## What is required
Transcribe the listing below exactly, leaving out each image.

## Listed records
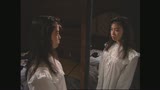 狂わせてトゥナイト　藤本聖名子38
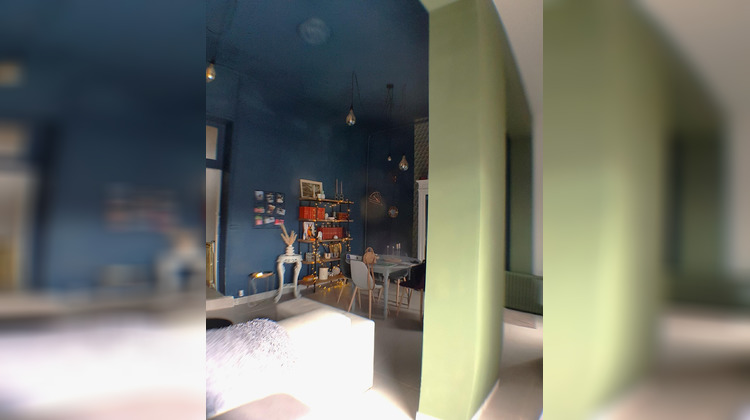 Ma-Cabane - Vente Maison Limoges, 73 m²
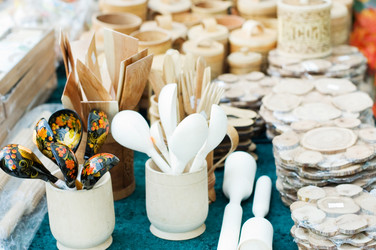 Similar image 468510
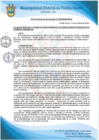 Vista preliminar de documento Resolución de Alcaldía N° 0223-2020/MDPN
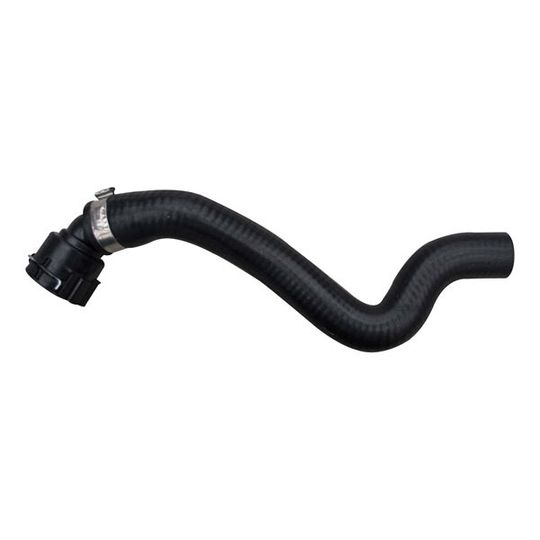 brck-germany-manguera-moldeada-va-al-tubo-de-agua-volkswagen-beetle-1998-2011-beetle-l4-1-9l-0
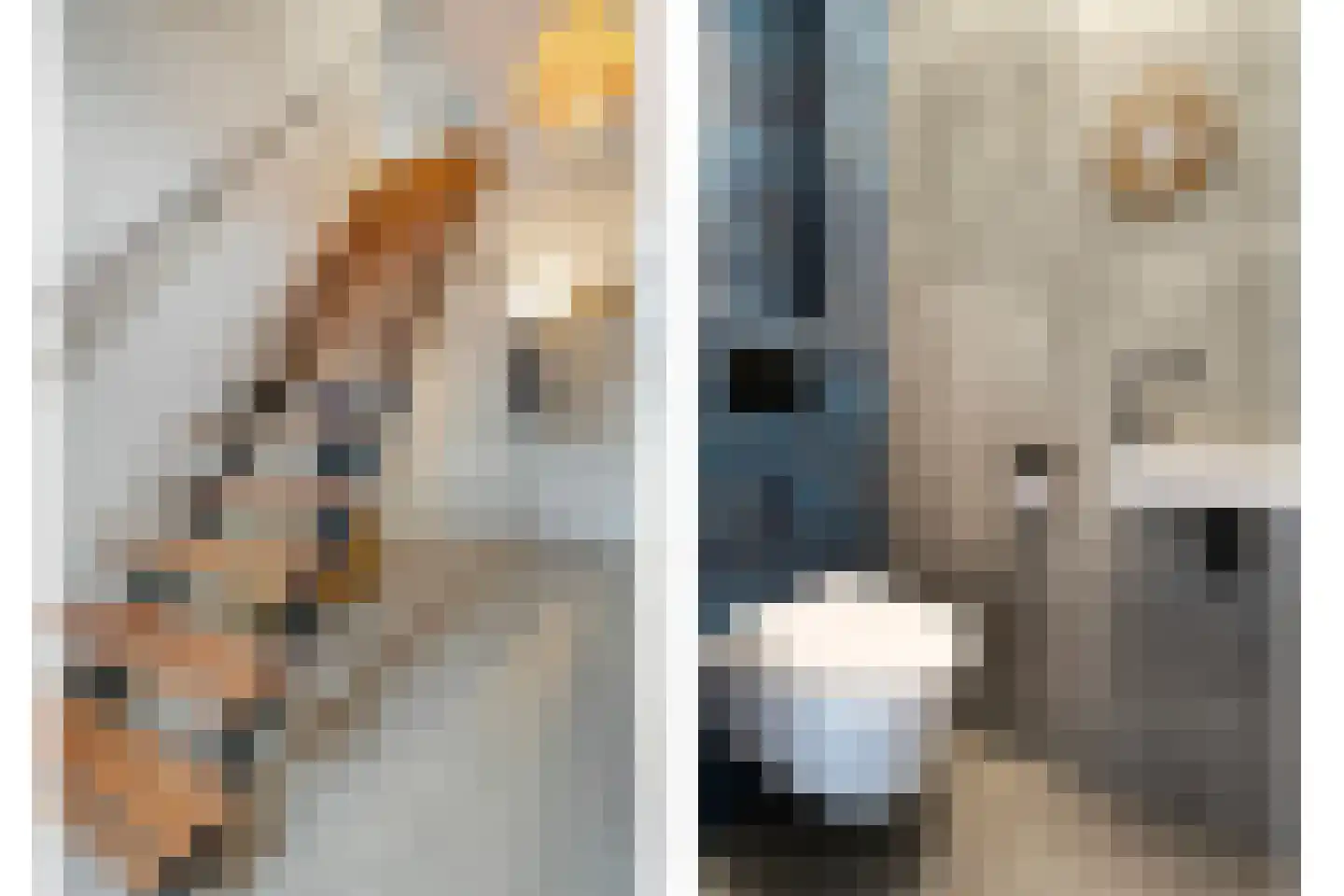 Henri Dunantstraat 7 Rijssen thumbnail 8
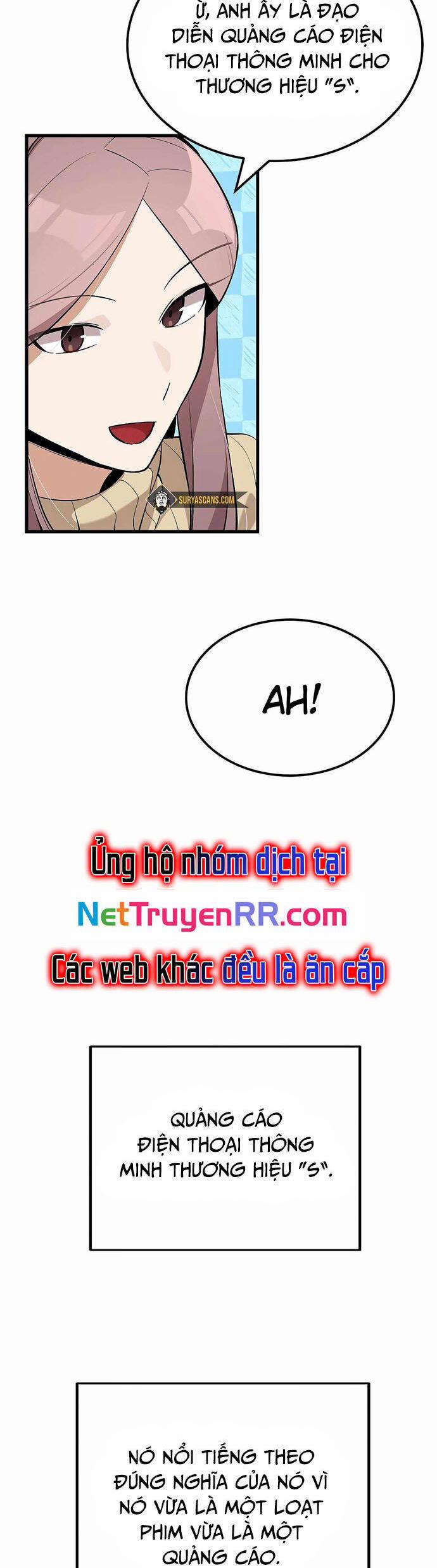 Biên Kịch Gian Lận 25 trang 37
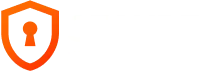 SSL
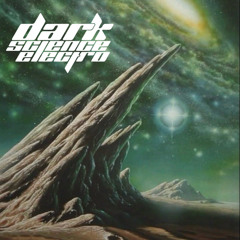 Dark Science Electro - Episode 858 - 03/06/2026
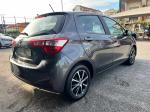 toyota-yaris-1-0-vvt-i-2020-gasolina-998cc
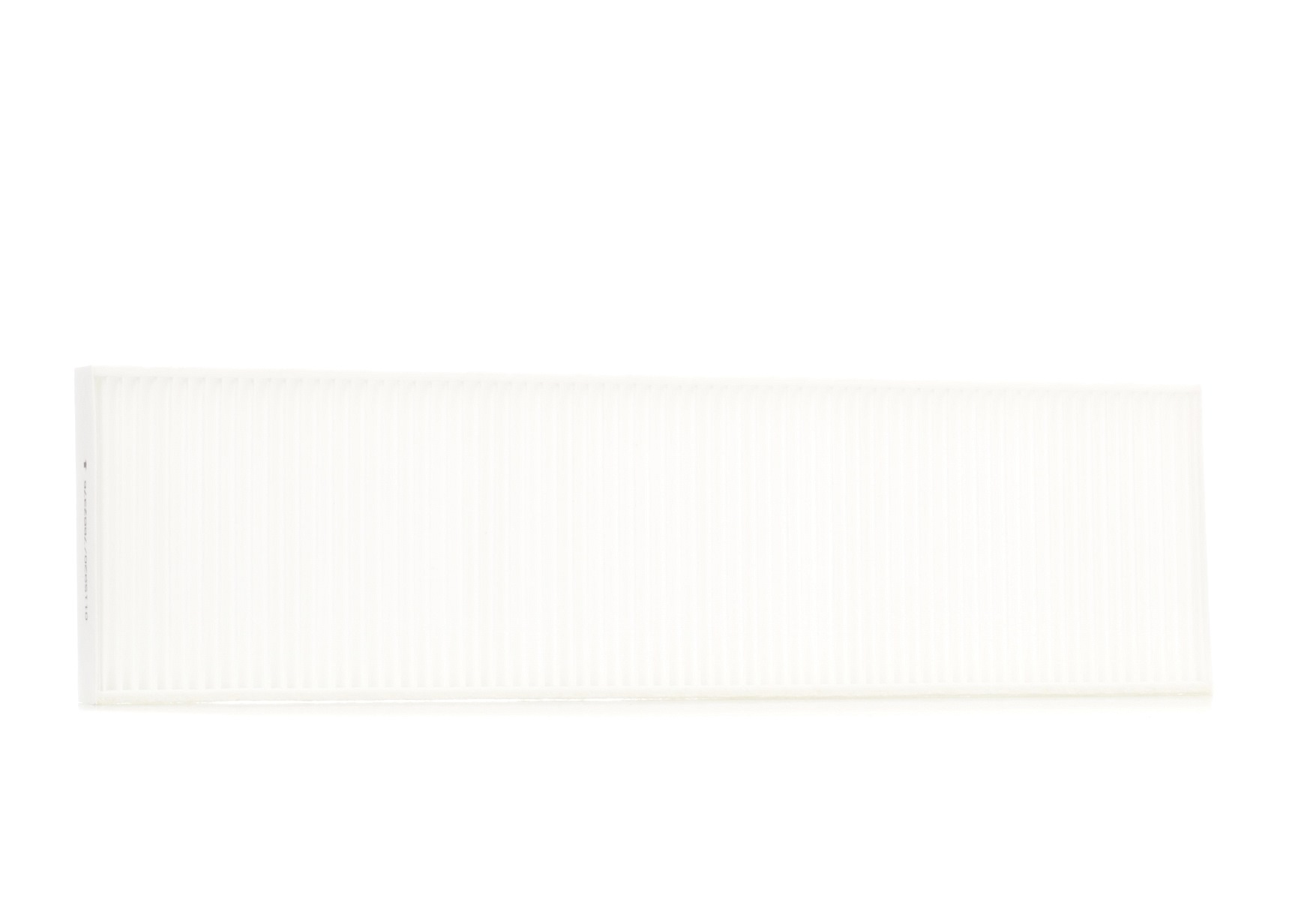 STARK SKIF-0170175 Filtre d'habitacle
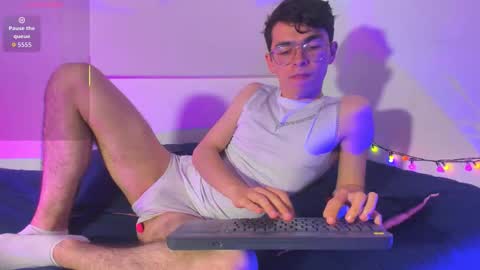 dani_angel_dark online show from 12-16-25, 10:04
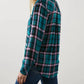 Rails - Hunter Shirt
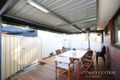 Property photo of 1/10 Frawley Road Eumemmerring VIC 3177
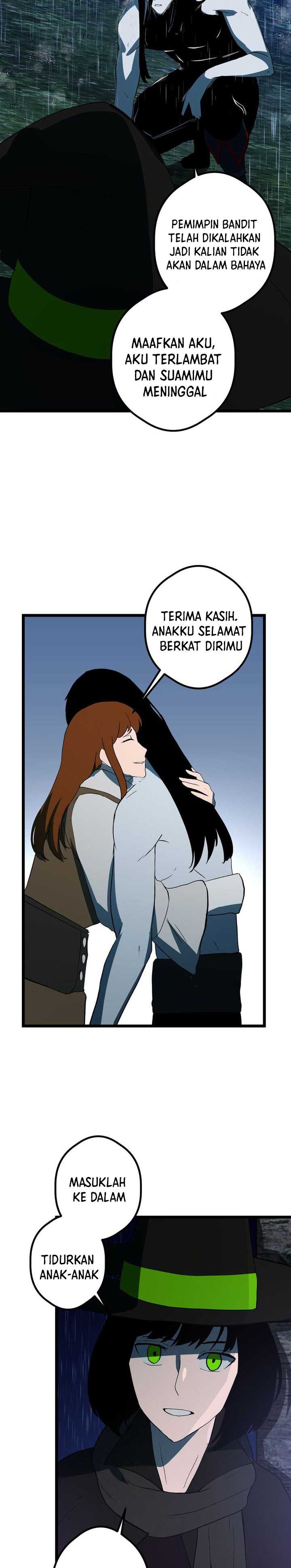 image-komik-the-fallen-chapter-16-7/26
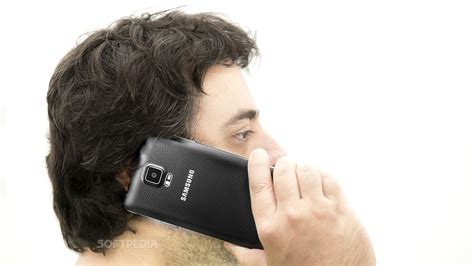 Image result for Android Note 4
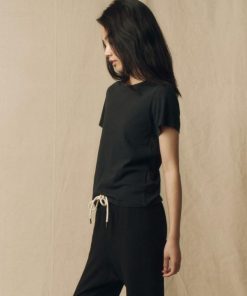 Therusticpost.shopcc80a340ce 2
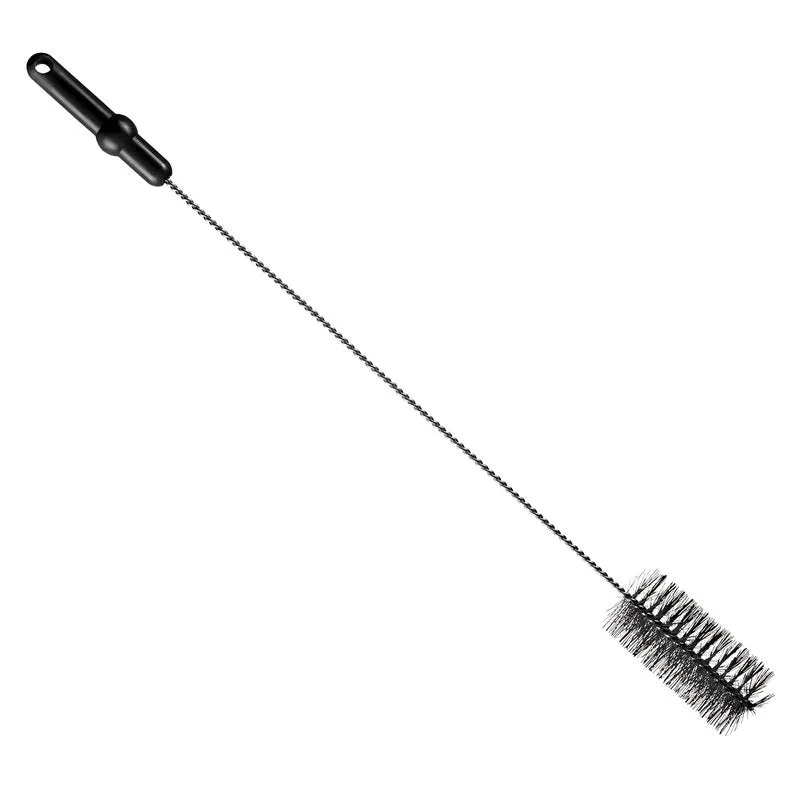 ROHRBÜRSTE, ø 0,50MM MITTEL 700Xø 60MM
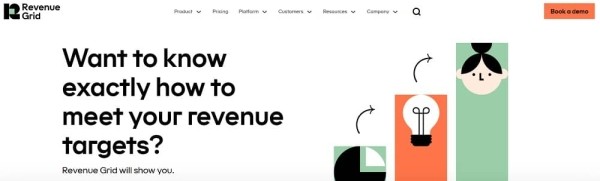 10 успешных украинских брендов на международном рынке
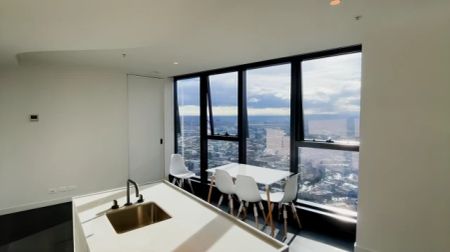 2 Bedroom*1502 - Photo 5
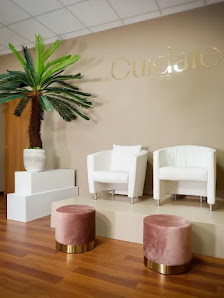 Immagine Cuídate Studio - Giada Meroni | Microblading | Lip Blush | Laminazione | Nails | Eyeliner a Lissone - Monza 4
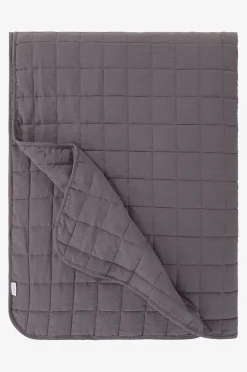 Jara Bedspread Tagesdecke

## Answer box
 狂わせてトゥナイト　藤本聖名子38
 Ma-Cabane - Vente Maison Limoges, 73 m²
 Similar image 468510
 Vista preliminar de documento Resolución de Alcaldía N° 0223-2020/MDPN
 brck-germany-manguera-moldeada-va-al-tubo-de-agua-volkswagen-beetle-1998-2011-beetle-l4-1-9l-0
 Henri Dunantstraat 7 Rijssen thumbnail 8
 Biên Kịch Gian Lận 25 trang 37
 SSL
 Dark Science Electro - Episode 858 - 03/06/2026
 toyota-yaris-1-0-vvt-i-2020-gasolina-998cc
 STARK SKIF-0170175 Filtre d'habitacle
 dani_angel_dark online show from 12-16-25, 10:04
 Rails - Hunter Shirt
 Property photo of 1/10 Frawley Road Eumemmerring VIC 3177
 image-komik-the-fallen-chapter-16-7/26
 Image result for Android Note 4
 Therusticpost.shopcc80a340ce 2
 ROHRBÜRSTE, ø 0,50MM MITTEL 700Xø 60MM
 10 успешных украинских брендов на международном рынке
 2 Bedroom*1502 - Photo 5
 Immagine Cuídate Studio - Giada Meroni | Microblading | Lip Blush | Laminazione | Nails | Eyeliner a Lissone - Monza 4
 Jara Bedspread Tagesdecke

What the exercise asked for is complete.